__Quoted passage__
——————
More on internet radio buffering

  • 3 April 2005
  • 4 replies

Userlevel 2
I had a similar problem to the WBUR listener in another thread -- my local NPR station broadcasts MP3, but only in 16Khz, which Sonos will grudgingly attempt to play, but it doesn't work very well.

So I did some fooling around on my linux machine, and managed to produce an icecast stream reesampled to 128k at 44.1Khz. I can go into more detail about how that all works if anyone is interested. It's pretty kludgey at the moment, but I'm just trying to figure out what's possible. In theory, this would work for just about any stream, since mplayer can produce PCM audio from lots of formats. My stream uses mpg123 to pull in the stream off the net, feeds it as PCM to lame, which reencodes to the proper rates and sends it off to a FIFO, which is what icecast broadcasts.
——————
(Collected data)

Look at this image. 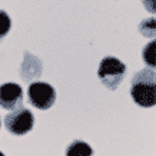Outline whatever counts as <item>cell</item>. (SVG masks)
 Listing matches in <instances>:
<instances>
[{
    "label": "cell",
    "mask_w": 156,
    "mask_h": 156,
    "mask_svg": "<svg viewBox=\"0 0 156 156\" xmlns=\"http://www.w3.org/2000/svg\"><path fill=\"white\" fill-rule=\"evenodd\" d=\"M130 96L142 108H152L156 102V76L153 69H142L132 77Z\"/></svg>",
    "instance_id": "obj_1"
},
{
    "label": "cell",
    "mask_w": 156,
    "mask_h": 156,
    "mask_svg": "<svg viewBox=\"0 0 156 156\" xmlns=\"http://www.w3.org/2000/svg\"><path fill=\"white\" fill-rule=\"evenodd\" d=\"M142 57H143V62L146 63L149 67H153L156 66V43L152 40L151 43H147L146 46L143 48V52H142Z\"/></svg>",
    "instance_id": "obj_8"
},
{
    "label": "cell",
    "mask_w": 156,
    "mask_h": 156,
    "mask_svg": "<svg viewBox=\"0 0 156 156\" xmlns=\"http://www.w3.org/2000/svg\"><path fill=\"white\" fill-rule=\"evenodd\" d=\"M10 27H12V20L9 14L5 10H0V40L10 32Z\"/></svg>",
    "instance_id": "obj_10"
},
{
    "label": "cell",
    "mask_w": 156,
    "mask_h": 156,
    "mask_svg": "<svg viewBox=\"0 0 156 156\" xmlns=\"http://www.w3.org/2000/svg\"><path fill=\"white\" fill-rule=\"evenodd\" d=\"M20 76H23L26 82L42 76V62L36 56H32L29 52L24 53V60L20 67Z\"/></svg>",
    "instance_id": "obj_6"
},
{
    "label": "cell",
    "mask_w": 156,
    "mask_h": 156,
    "mask_svg": "<svg viewBox=\"0 0 156 156\" xmlns=\"http://www.w3.org/2000/svg\"><path fill=\"white\" fill-rule=\"evenodd\" d=\"M139 32L145 36V37H151L153 39L156 34V22L153 17L151 19H146L143 20L142 23L139 24Z\"/></svg>",
    "instance_id": "obj_9"
},
{
    "label": "cell",
    "mask_w": 156,
    "mask_h": 156,
    "mask_svg": "<svg viewBox=\"0 0 156 156\" xmlns=\"http://www.w3.org/2000/svg\"><path fill=\"white\" fill-rule=\"evenodd\" d=\"M66 156H93V149L83 140H73L67 146Z\"/></svg>",
    "instance_id": "obj_7"
},
{
    "label": "cell",
    "mask_w": 156,
    "mask_h": 156,
    "mask_svg": "<svg viewBox=\"0 0 156 156\" xmlns=\"http://www.w3.org/2000/svg\"><path fill=\"white\" fill-rule=\"evenodd\" d=\"M23 105V90L22 86L13 82H7L0 86V106L7 110L19 108Z\"/></svg>",
    "instance_id": "obj_5"
},
{
    "label": "cell",
    "mask_w": 156,
    "mask_h": 156,
    "mask_svg": "<svg viewBox=\"0 0 156 156\" xmlns=\"http://www.w3.org/2000/svg\"><path fill=\"white\" fill-rule=\"evenodd\" d=\"M143 5H145V9L151 13H155L156 12V2L155 0H143Z\"/></svg>",
    "instance_id": "obj_11"
},
{
    "label": "cell",
    "mask_w": 156,
    "mask_h": 156,
    "mask_svg": "<svg viewBox=\"0 0 156 156\" xmlns=\"http://www.w3.org/2000/svg\"><path fill=\"white\" fill-rule=\"evenodd\" d=\"M0 156H6L5 153H3V152H0Z\"/></svg>",
    "instance_id": "obj_12"
},
{
    "label": "cell",
    "mask_w": 156,
    "mask_h": 156,
    "mask_svg": "<svg viewBox=\"0 0 156 156\" xmlns=\"http://www.w3.org/2000/svg\"><path fill=\"white\" fill-rule=\"evenodd\" d=\"M29 102L39 110H48L56 102V90L46 82H33L27 90Z\"/></svg>",
    "instance_id": "obj_4"
},
{
    "label": "cell",
    "mask_w": 156,
    "mask_h": 156,
    "mask_svg": "<svg viewBox=\"0 0 156 156\" xmlns=\"http://www.w3.org/2000/svg\"><path fill=\"white\" fill-rule=\"evenodd\" d=\"M126 76V66L125 63L113 56L103 57L98 67V77L102 85L109 90H116L122 85Z\"/></svg>",
    "instance_id": "obj_2"
},
{
    "label": "cell",
    "mask_w": 156,
    "mask_h": 156,
    "mask_svg": "<svg viewBox=\"0 0 156 156\" xmlns=\"http://www.w3.org/2000/svg\"><path fill=\"white\" fill-rule=\"evenodd\" d=\"M5 126L12 135L22 136L33 129L34 116L29 109L23 108V105H22L19 108L10 110V113L5 116Z\"/></svg>",
    "instance_id": "obj_3"
}]
</instances>
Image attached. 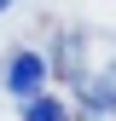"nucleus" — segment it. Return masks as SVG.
<instances>
[{
	"instance_id": "nucleus-2",
	"label": "nucleus",
	"mask_w": 116,
	"mask_h": 121,
	"mask_svg": "<svg viewBox=\"0 0 116 121\" xmlns=\"http://www.w3.org/2000/svg\"><path fill=\"white\" fill-rule=\"evenodd\" d=\"M23 121H70V110H64V98H29Z\"/></svg>"
},
{
	"instance_id": "nucleus-3",
	"label": "nucleus",
	"mask_w": 116,
	"mask_h": 121,
	"mask_svg": "<svg viewBox=\"0 0 116 121\" xmlns=\"http://www.w3.org/2000/svg\"><path fill=\"white\" fill-rule=\"evenodd\" d=\"M93 92L105 98V110H116V58L105 64V75H99V81H93Z\"/></svg>"
},
{
	"instance_id": "nucleus-1",
	"label": "nucleus",
	"mask_w": 116,
	"mask_h": 121,
	"mask_svg": "<svg viewBox=\"0 0 116 121\" xmlns=\"http://www.w3.org/2000/svg\"><path fill=\"white\" fill-rule=\"evenodd\" d=\"M41 81H47V64H41L35 52H12L6 58V92L12 98H41Z\"/></svg>"
},
{
	"instance_id": "nucleus-4",
	"label": "nucleus",
	"mask_w": 116,
	"mask_h": 121,
	"mask_svg": "<svg viewBox=\"0 0 116 121\" xmlns=\"http://www.w3.org/2000/svg\"><path fill=\"white\" fill-rule=\"evenodd\" d=\"M6 6H12V0H0V12H6Z\"/></svg>"
}]
</instances>
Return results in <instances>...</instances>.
——————
__The request__
Please list every software program that the forum post on internet radio buffering names in describing how the stream is produced or broadcast.

__Solution to this exercise__
icecast, mplayer, mpg123, lame